┌─ TEXT PROVIDED
SECURITIES AND EXCHANGE COMMISSION

Washington, D.C. 20549

 

 

FORM 8-K

 

 

CURRENT REPORT

PURSUANT TO SECTION 13 OR 15(d) OF THE

SECURITIES EXCHANGE ACT OF 1934

Date of Report (Date of earliest event reported): July 7, 2011

 

 

BIG 5 SPORTING GOODS CORPORATION

(Exact name of registrant as specified in charter)

 

 

 

Delaware   000-49850   95-4388794

(State or Other Jurisdiction

of Incorporation)

 

(Commission

File Number)

 

(IRS Employer

Identification No.)

 

2525 East El Segundo Boulevard, El Segundo, California     90245
(Address of principal executive offices)     (Zip Code)

Registrant’s telephone number, including area code: (310) 536-0611

N/A

(Former name or former address, if changed since last report)

 

 

Check the appropriate box below if the Form 8-K filing is intended to simultaneously satisfy the filing obligation of the registrant under any of the following provisions (see General Instruction A.2):

 

¨ Written communications pursuant to Rule 425 under the Securities Act (17 CFR 230.425)

 

¨ Soliciting material pursuant to Rule 14a-12 under the Exchange Act (17 CFR 240.14a-12)

 

¨ Pre-commencement communications pursuant to Rule 14d-2(b) under the Exchange Act (17 CFR 240.14d-2(b))

 

¨ Pre-commencement communications pursuant to Rule 13e-4(c) under the Exchange Act (7 CFR 240.13e-4(c))

 

 

 


Item 5.02. Departure of Directors or Principal Officers; Election of Directors; Appointment of Certain Officers; Compensatory Arrangements of Certain Officers.

On June 7, 2011, Big 5 Sporting Goods Corporation (the “Company”) announced that Thomas J. Schlauch, the Company’s current Senior Vice President, Buying, intended to resign his position effective August 1, 2011 with the Company and its subsidiary, Big 5 Corp. (“Big 5”).
└─
┌─ PROVIDED MATERIAL
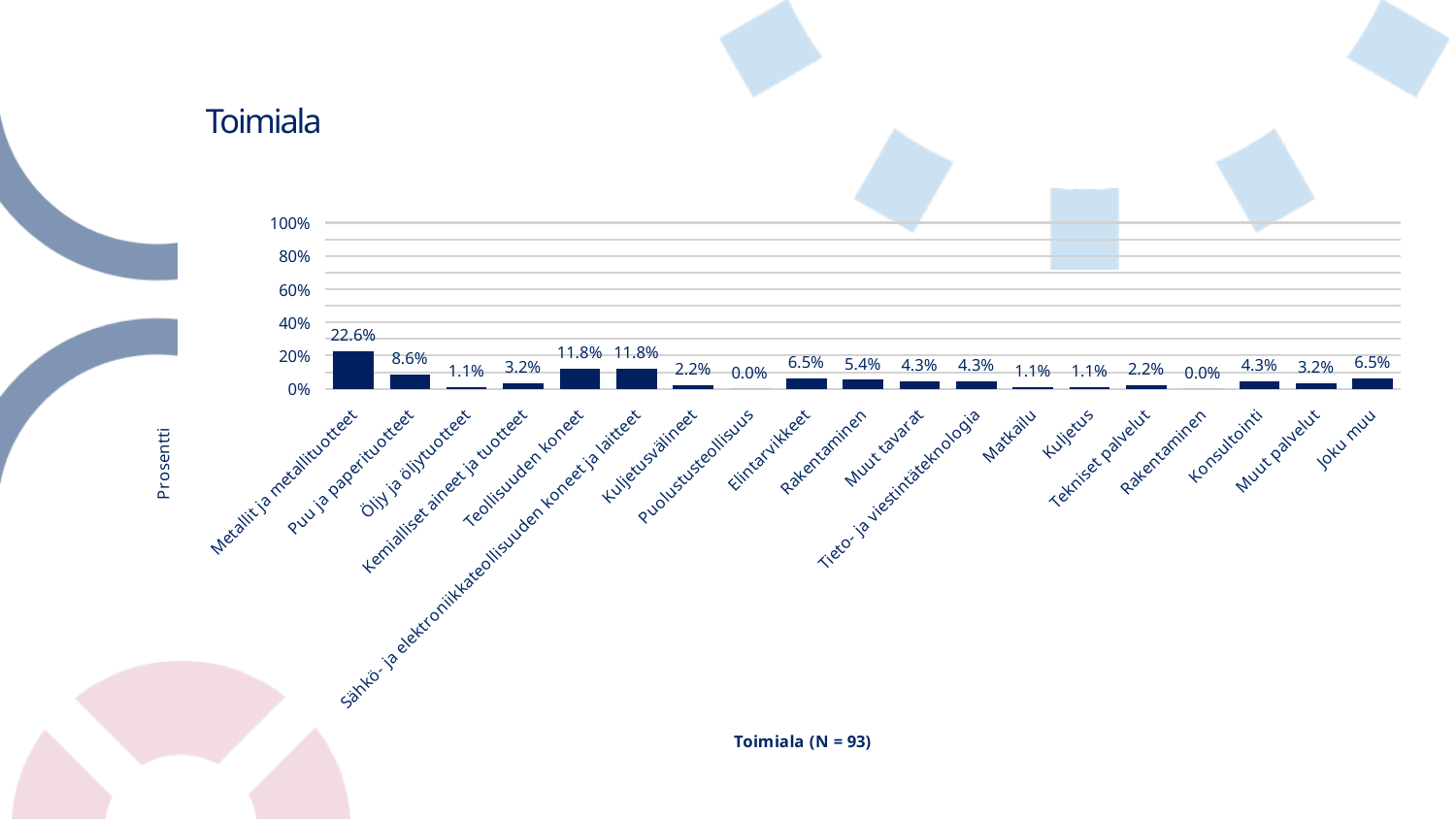
What is the x-axis title of the chart? Toimiala (N = 93) What is the difference between the values for Metallit ja metallituotteet and Puu ja paperituotteet? 14.0% What is the value for Metallit ja metallituotteet? 22.6% What is the value for Elintarvikkeet? 6.5% Which category has the highest value? Metallit ja metallituotteet What is the value for Teollisuuden koneet? 11.8% Which is larger, the value for Joku muu or the value for Muut palvelut? Joku muu Is the value for Metallit ja metallituotteet greater or less than 20%? greater How many categories are shown on the x axis? 19 What kind of chart is shown on the slide? Bar chart What is the value for Konsultointi? 4.3% What is the lowest value shown on the chart? 0.0%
└─
◆ DIRECTIONS ◆
(a) Translate this sentence from the filing into Spanish: "On June 7, 2011, Big 5 Sporting Goods Corporation (the “Company”) announced that Thomas J. Schlauch, the Company’s current Senior Vice President, Buying, intended to resign his position effective August 1, 2011 with the Company and its subsidiary, Big 5 Corp. (“Big 5”)."
(b) Switch "Zip Code" to "Postal Code" in the filing and write out the part between "File Number)" and "offices)     (Zip Code)", inclusive.
The data above come from a separate source.

◆ TASK RESULTS ◆
(a) El 7 de junio de 2011, Big 5 Sporting Goods Corporation (la “Compañía”) anunció que Thomas J. Schlauch, actual Vicepresidente Sénior de Compras de la Compañía, tenía la intención de renunciar a su cargo en la Compañía y en su subsidiaria, Big 5 Corp. (“Big 5”), con efecto a partir del 1 de agosto de 2011.

(b)
File Number)

 

(IRS Employer

Identification No.)

 

2525 East El Segundo Boulevard, El Segundo, California     90245
(Address of principal executive offices)     (Postal Code)